Li Dongsheng (middle) inspects cattle breeding conditions in Zimbabwe (COURTESY)
Exchanges and sharing
"Our main task is to share advanced agricultural technologies with local technicians and farmers, in order to increase agricultural productivity in Zimbabwe," said Li.
The third Chinese mission is made up of 10 agricultural experts, covering fields such as animal husbandry, veterinary medicine, horticulture, aquaculture and agricultural machinery. To carry out its work in a targeted and efficient manner, the group has set up a number of demonstration projects according to the experts' lines of specialty. Li, for his part, is responsible for the rabbit farming project.
In coordination with the Zimbabwean Ministry of Lands, Agriculture, Water, Climate and Rural Resettlement, the project first selected 10 small-scale breeder households and gave them five female and one male rabbit for free. About six months later, each household had to give back four to six rabbits, depending on the breeding conditions. The animals are then given to a new household and the cycle continues. So far, 50 breeders have taken part in the project.

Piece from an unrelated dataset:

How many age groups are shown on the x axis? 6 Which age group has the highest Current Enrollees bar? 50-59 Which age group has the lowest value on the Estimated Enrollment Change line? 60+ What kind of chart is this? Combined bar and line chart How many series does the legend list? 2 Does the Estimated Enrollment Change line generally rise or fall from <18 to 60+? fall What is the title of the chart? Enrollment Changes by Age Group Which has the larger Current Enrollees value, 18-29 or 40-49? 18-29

The stock of 60 rabbits originally given by the expert group has grown to more than 2,000 in total, generating an annual income of $200-$500 per household.

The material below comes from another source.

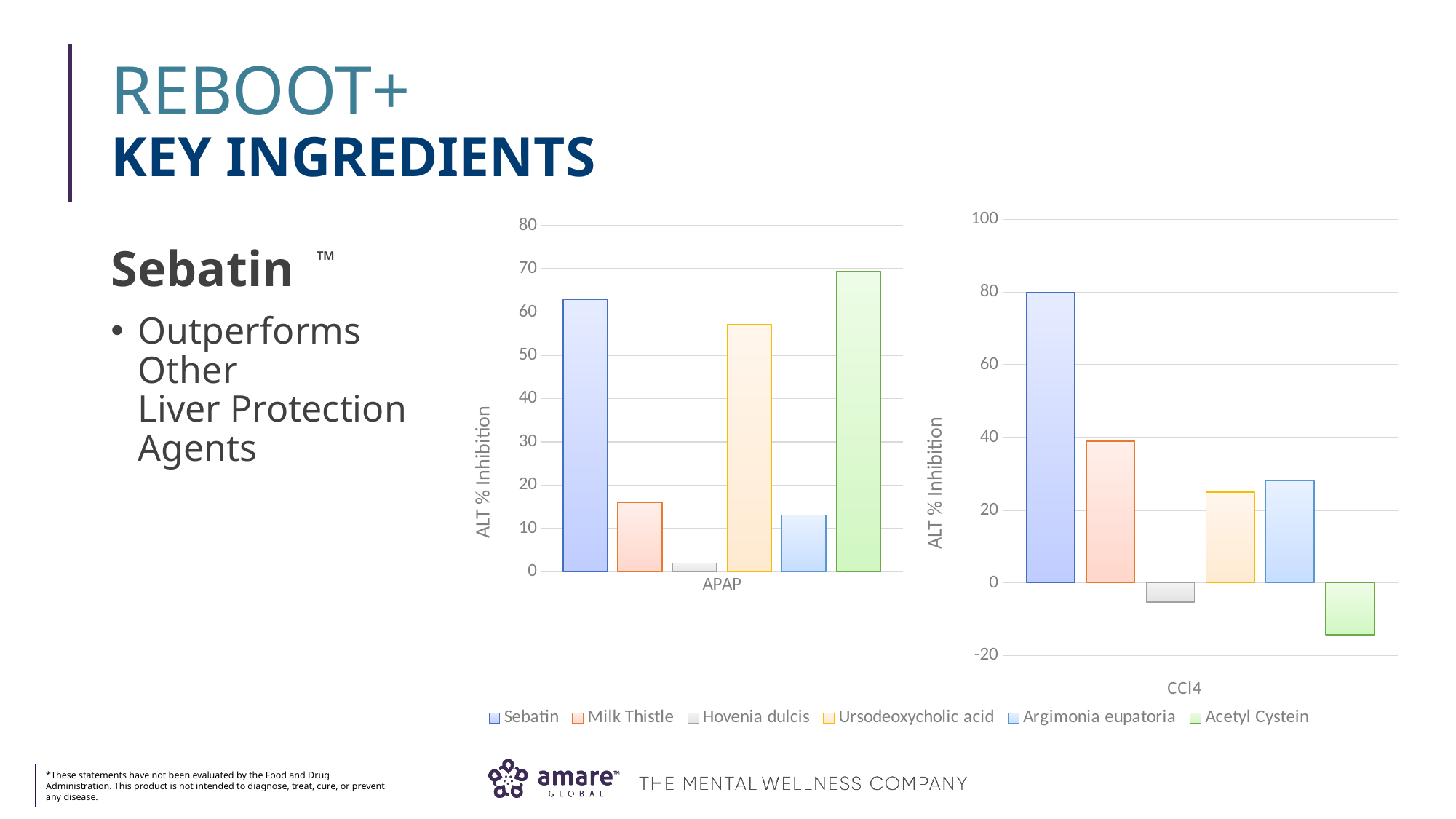
In the CCl4 chart, which series has the highest ALT % Inhibition? Sebatin In the APAP chart, which series has the highest ALT % Inhibition? Acetyl Cystein How many series does the legend list? 6 In the APAP chart, is the value for Sebatin greater or less than 60? greater In the CCl4 chart, is the value for Milk Thistle greater or less than 60? less In the APAP chart, is the value for Milk Thistle greater or less than 20? less What is the y-axis label on the CCl4 chart? ALT % Inhibition In the APAP chart, which is larger, the value for Ursodeoxycholic acid or the value for Argimonia eupatoria? Ursodeoxycholic acid What kind of chart is the APAP chart on the left? bar chart In the APAP chart, which series has the lowest ALT % Inhibition? Hovenia dulcis In the CCl4 chart, which series has the lowest ALT % Inhibition? Acetyl Cystein In the CCl4 chart, which is larger, the value for Sebatin or the value for Milk Thistle? Sebatin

"Rabbits are herbivorous animals that don't need a lot of refined fodder and are able to reproduce quickly. This project is not only adapted to local natural conditions in Zimbabwe, its short cycle can also raise the standard of living of the stockbreeders and effectively address food security among farmers." Li said, adding that he and his Chinese colleagues often visit farmers' homes and provide technical consultations, organize training and even donate farming equipment to some poor families, such as rabbit cages.

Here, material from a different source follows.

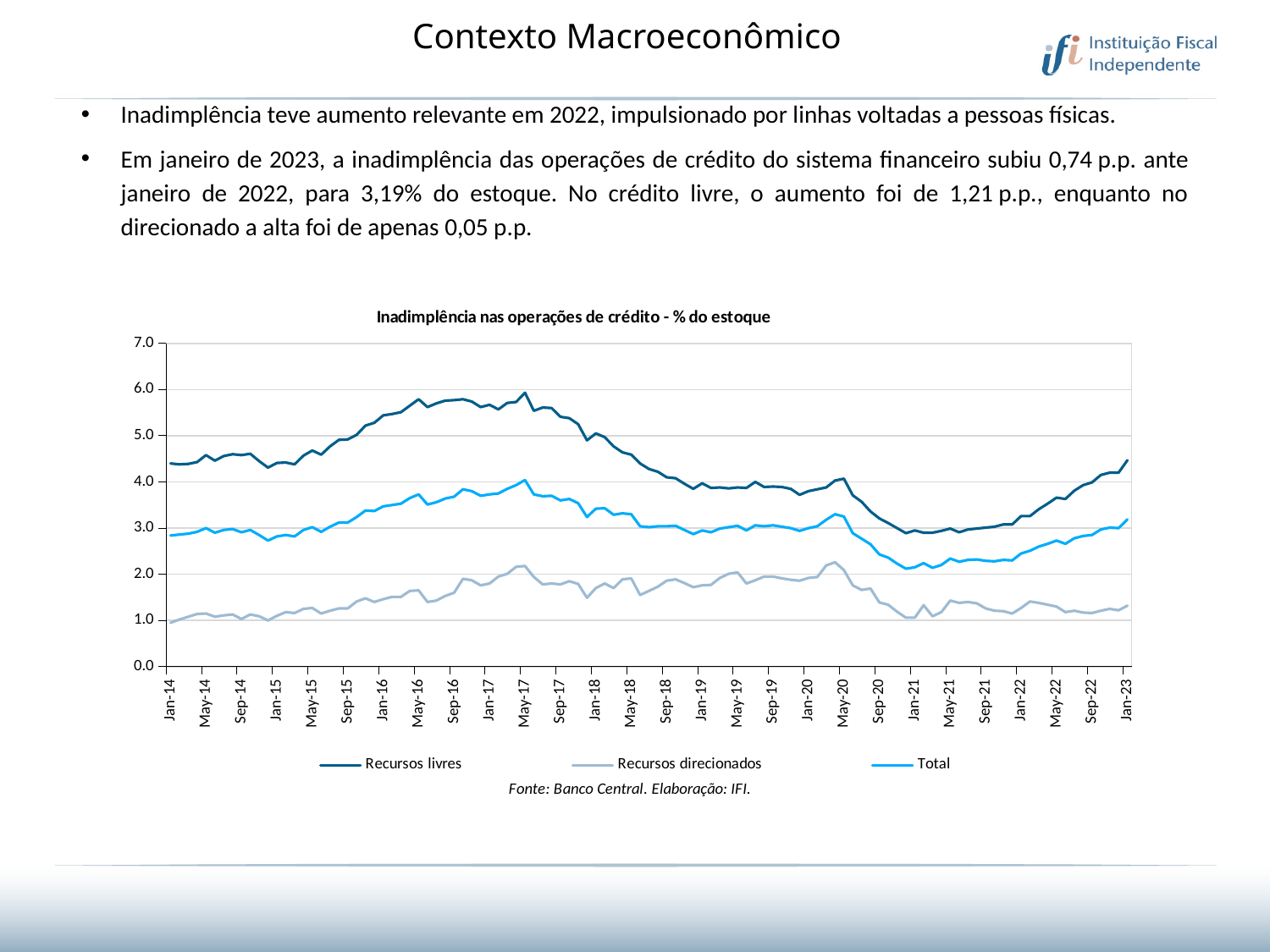
Is the value for Recursos livres at Jan-23 greater or less than 4.0? greater What kind of chart is shown on the slide? Line chart Which series has the lowest values across the whole period shown in the chart? Recursos direcionados Is the value for Recursos livres at May-17 greater or less than 5.0? greater Does the Recursos livres series rise or fall between Jan-22 and Jan-23? Rise Is the value for Recursos direcionados at Jan-21 greater or less than 2.0? less How many series does the chart legend list? 3 Which series has the highest values across the whole period shown in the chart? Recursos livres At Jan-16, which is larger: Recursos livres or Recursos direcionados? Recursos livres What is the title of the chart? Inadimplência nas operações de crédito - % do estoque Which series is plotted with the lightest grey line in the chart? Recursos direcionados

"Knowledge enhances productivity, and targeted technical training is an effective way to increase local productivity." To this end, Li has also been put in charge of providing technical training to agricultural technicians, farmers and students from agricultural colleges. As of today, he has shared several new agricultural techniques with around 450 local people.
Up to now, the Chinese expert group has provided equipment worth around 1 million yuan ($141,000) to local partners, including incubators, fodder mixers and milking machines, which has considerably improved the productivity of local farmers.
Li said data shows that the number of cattle and volume of milk production are steadily increasing in the country. Zimbabwe's milk production in 2019 registered an increase of 13.6 percent over the previous year.
In August 2017, Li received an award for his outstanding contribution from the Zimbabwean Ministry of Lands, Agriculture, Water, Climate and Rural Resettlement.
"Improving management plays an important role in increasing agricultural productivity," Li said, adding that he and his Chinese colleagues often conduct local seminars on agricultural production and management detailing the Chinese agricultural management system. They also conduct field research in order to provide better counselling and advice to local farmers. Li has also written a number of research papers, including one on the impact of financial policies on agricultural production.
Taking pride in the many successes they have achieved for Zimbabwean livestock industry development since their arrival, Li and his Chinese colleagues are all aware of the difficult issues that need to be resolved in the future, such as lack of funds and insufficient agricultural infrastructure.
"Our strength is limited, but we must continue to support small farmers in Zimbabwe through our technical advice and equipment, so that they can help more people in turn, thus benefiting the whole society," said Li.